— AUSGEWÄHLTER AUSZUG —
◇ ◇ ◇ ◇ ◇ ◇ ◇
Pressemitteilung Nr. 9/2007 vom 29. Januar 2007

Beschluss vom 25. Januar 2007
2 BvR 26/07

In einem vor dem Oberlandesgericht Düsseldorf anhängigen Strafverfahren wird gegen mehrere Angeklagte verhandelt. Ihnen wird vorgeworfen, in großem Umfang Betrugstaten zum Nachteil deutscher Lebensversicherungsgesellschaften begangen zu haben, um hohe Versicherungssummen zu erhalten und diese zur Finanzierung des Terrornetzwerks Al Qaeda weiterzuleiten. In der Hauptverhandlung wurde der Beschwerdeführer, ein - nicht zum Priester geweihter - katholischer Gemeindereferent, als Zeuge vernommen. Dieser ist hauptamtlich als Seelsorger in einer Haftanstalt tätig und hatte in dieser Funktion Gespräche mit einem der Angeklagten geführt. Bei seiner Vernehmung vor dem Oberlandesgericht lehnte er es unter Berufung auf sein Zeugnisverweigerungsrecht als Seelsorger ab, die Frage zu beantworten, ob er für den Angeklagten im Internet Adressen von Versicherungen recherchiert habe. Daraufhin ordnete das Gericht gegen den Seelsorger Beugehaft zur Erzwingung der Aussage an. Die Beschwerde des Seelsorgers verwarf der Bundesgerichtshof als unbegründet. Die 1. Kammer des Zweiten Senats des Bundesverfassungsgerichts hat die hiergegen gerichtete Verfassungsbeschwerde nicht zur Entscheidung angenommen. Die Auferlegung der Zeugnispflicht, deren Erfüllung die Anordnung der Beugehaft erzwingen soll, sei verfassungsrechtlich nicht zu beanstanden.
◇ ◇ ◇ ◇ ◇ ◇ ◇
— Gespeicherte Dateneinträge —
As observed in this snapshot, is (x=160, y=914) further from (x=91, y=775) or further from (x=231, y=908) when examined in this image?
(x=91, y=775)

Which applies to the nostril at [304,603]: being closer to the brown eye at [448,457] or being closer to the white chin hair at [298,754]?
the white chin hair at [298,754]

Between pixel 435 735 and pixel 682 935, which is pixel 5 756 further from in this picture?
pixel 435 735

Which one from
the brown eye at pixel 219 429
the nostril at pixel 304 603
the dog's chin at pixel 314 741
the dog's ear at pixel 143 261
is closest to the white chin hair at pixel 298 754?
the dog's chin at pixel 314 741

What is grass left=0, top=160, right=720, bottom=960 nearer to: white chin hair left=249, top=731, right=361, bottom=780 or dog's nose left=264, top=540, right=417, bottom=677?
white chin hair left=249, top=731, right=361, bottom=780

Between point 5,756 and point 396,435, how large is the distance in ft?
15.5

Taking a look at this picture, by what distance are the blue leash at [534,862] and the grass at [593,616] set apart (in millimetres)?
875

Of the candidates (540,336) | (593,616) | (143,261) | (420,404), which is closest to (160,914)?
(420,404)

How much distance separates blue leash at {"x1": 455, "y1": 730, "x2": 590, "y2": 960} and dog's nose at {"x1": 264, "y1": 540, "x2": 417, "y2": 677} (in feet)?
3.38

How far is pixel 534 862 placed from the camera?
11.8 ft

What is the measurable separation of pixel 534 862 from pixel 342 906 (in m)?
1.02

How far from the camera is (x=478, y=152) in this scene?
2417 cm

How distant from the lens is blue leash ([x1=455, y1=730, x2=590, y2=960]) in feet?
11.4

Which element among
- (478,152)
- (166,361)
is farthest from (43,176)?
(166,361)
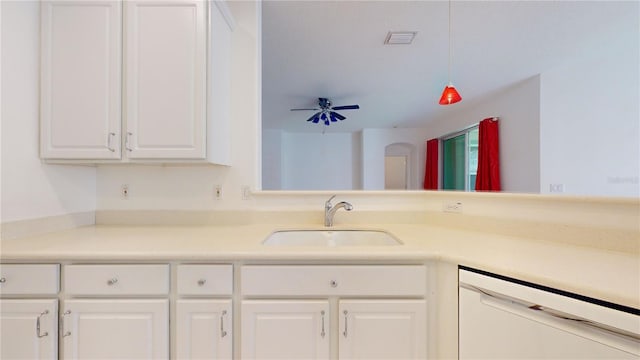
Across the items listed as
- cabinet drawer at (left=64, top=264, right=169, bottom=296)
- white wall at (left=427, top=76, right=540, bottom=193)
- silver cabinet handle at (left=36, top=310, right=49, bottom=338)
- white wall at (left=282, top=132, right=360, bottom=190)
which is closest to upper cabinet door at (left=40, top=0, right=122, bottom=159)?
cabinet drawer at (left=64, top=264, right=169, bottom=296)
◇ ◇ ◇ ◇ ◇ ◇ ◇
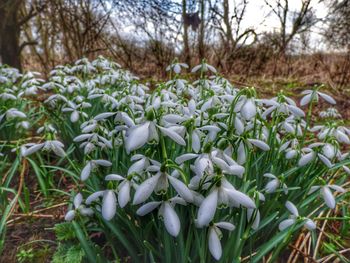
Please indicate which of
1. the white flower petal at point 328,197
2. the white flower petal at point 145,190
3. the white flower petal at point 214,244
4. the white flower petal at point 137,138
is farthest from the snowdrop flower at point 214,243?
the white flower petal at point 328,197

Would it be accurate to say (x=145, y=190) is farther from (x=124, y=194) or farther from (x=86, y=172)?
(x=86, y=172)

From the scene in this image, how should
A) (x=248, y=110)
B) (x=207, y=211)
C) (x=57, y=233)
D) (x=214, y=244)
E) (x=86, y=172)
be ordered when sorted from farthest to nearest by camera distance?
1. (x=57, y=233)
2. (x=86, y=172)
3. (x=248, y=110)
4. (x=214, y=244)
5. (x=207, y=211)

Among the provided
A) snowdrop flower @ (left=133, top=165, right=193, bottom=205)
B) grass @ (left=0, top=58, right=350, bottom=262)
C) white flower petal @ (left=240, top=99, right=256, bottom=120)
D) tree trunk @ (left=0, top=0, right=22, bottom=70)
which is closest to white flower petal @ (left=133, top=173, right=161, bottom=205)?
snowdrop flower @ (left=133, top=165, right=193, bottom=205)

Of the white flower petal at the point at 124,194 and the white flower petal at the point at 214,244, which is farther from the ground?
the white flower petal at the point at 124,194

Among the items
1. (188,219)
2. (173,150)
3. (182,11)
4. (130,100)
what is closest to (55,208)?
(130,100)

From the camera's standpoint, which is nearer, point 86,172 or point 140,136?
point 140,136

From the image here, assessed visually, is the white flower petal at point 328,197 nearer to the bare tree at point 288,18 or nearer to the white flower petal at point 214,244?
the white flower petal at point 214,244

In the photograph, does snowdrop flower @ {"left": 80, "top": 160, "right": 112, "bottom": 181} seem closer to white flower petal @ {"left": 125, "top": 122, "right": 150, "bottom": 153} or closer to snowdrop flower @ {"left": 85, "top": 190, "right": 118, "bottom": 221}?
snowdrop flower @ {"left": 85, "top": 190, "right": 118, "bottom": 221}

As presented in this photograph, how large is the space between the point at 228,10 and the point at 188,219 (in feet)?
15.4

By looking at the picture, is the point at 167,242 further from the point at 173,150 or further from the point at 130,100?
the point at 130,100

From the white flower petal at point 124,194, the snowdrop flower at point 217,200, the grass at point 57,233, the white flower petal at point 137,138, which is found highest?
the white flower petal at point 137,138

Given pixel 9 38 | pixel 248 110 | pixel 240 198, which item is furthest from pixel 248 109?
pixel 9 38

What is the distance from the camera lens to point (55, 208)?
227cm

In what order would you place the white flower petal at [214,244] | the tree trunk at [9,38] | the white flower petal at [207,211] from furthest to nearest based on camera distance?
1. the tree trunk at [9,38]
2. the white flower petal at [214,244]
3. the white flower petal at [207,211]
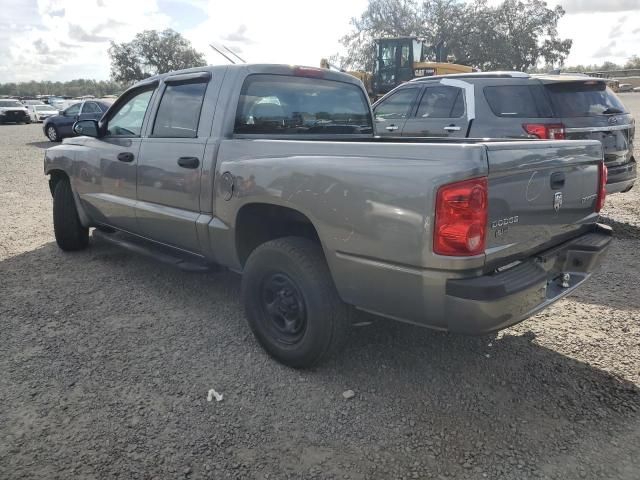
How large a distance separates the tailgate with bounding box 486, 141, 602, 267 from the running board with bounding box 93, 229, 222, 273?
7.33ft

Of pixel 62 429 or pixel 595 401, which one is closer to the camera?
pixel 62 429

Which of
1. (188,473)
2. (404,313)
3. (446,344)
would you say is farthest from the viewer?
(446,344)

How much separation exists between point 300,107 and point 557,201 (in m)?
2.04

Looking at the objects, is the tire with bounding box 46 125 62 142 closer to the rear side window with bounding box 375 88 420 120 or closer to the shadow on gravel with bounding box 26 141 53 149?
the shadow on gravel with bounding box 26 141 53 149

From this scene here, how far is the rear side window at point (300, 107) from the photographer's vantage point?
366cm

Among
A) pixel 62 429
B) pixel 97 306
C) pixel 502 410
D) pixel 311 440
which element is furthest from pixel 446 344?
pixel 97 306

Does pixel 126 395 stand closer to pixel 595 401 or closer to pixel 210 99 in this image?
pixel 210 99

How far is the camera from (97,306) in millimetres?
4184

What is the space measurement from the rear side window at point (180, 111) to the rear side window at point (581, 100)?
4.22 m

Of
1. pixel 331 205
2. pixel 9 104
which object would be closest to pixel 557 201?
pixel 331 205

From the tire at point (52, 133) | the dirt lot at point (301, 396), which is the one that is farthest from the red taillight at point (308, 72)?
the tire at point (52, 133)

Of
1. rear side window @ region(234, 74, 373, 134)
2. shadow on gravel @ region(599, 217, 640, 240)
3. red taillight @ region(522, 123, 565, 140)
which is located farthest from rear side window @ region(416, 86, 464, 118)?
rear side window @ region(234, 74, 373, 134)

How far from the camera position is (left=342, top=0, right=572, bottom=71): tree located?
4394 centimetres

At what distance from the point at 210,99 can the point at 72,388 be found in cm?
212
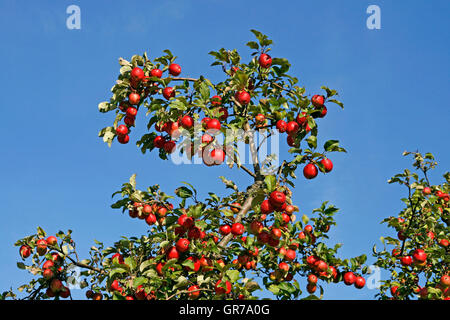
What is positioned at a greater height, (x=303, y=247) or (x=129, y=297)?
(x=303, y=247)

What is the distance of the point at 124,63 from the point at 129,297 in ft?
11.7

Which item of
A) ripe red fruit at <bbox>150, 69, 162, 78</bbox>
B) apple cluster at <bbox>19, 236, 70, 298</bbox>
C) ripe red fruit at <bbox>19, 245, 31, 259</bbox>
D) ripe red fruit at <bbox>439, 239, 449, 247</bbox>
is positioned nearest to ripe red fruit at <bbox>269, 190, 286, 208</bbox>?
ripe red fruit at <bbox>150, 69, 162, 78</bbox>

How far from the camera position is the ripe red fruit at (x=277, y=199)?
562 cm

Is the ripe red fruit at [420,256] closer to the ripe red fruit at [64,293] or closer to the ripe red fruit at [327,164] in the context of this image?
◇ ◇ ◇ ◇ ◇ ◇ ◇
— ARBEITSAUFTRAG —
Beantworte anhand der Pressemitteilung diese Fragen:
1. Vor welchem Gericht wird das Strafverfahren verhandelt?
2. Welche Frage wollte der Seelsorger unter Berufung auf sein Zeugnisverweigerungsrecht nicht beantworten?
3. Wie entschied der Bundesgerichtshof über die Beschwerde des Seelsorgers?

— SCHRIFTLICHE ANTWORT —
1. Vor dem Oberlandesgericht Düsseldorf.
2. Ob er für den Angeklagten im Internet Adressen von Versicherungen recherchiert habe.
3. Er verwarf sie als unbegründet.